Wij zijn bestemd, om, in het gevoel van de harmonie onzer krachten, ons in ons aanzijn te verheugen. Wat wij in zulk een genot van ons geestelijk aanzijn gewaar worden, dat is schoon in de gewaarwording.
Het is schoon in de gedachte, wanneer wij het denken, en schoon zijn de voorwerpen, welke, in eene bepaalde verhouding tot ons, deze gewaarwording opwekken en onderhouden.
f. bouterweck, Leer van het Schoone, I Dl.
Herinnert ge u de Septemberdagen van het vorige jaar, dagen, die ten onzent den toegang ontsluiten tot het gebied van de kunsten des vredes, en ons, tweejaarlijks, den maatstaf aangeven tot bepaling van het punt, waarop zij geacht kunnen worden te staan?

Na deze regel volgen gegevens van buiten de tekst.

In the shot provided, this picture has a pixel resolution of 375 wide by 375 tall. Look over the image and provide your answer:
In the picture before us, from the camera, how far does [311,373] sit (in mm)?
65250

Mij dunkt, ik zie u, hoe ge, een' helderen dag uitkippende, - schaarsch genoeg in de herfstmaand, - liefst onder beurstijd, uwe schreden wendt naar het Oûmannenhuis, en den leelijken, verweloozen gang doorsnelt om Rem- | |
| |
brandt's buste in het grasperk voorbij, - en de zalen der Koninklijke Nederlandsche Academie binnen te treden.
Met welk een welgevallen bleeft ge toen wijlen in de eerste zaal, en liet ge uwe blikken rusten op de schilderij - in den Catalogus onder No. 159 vermeld - die om meer dan ééne reden uwe maagdelijke aandacht en bewondering vroeg.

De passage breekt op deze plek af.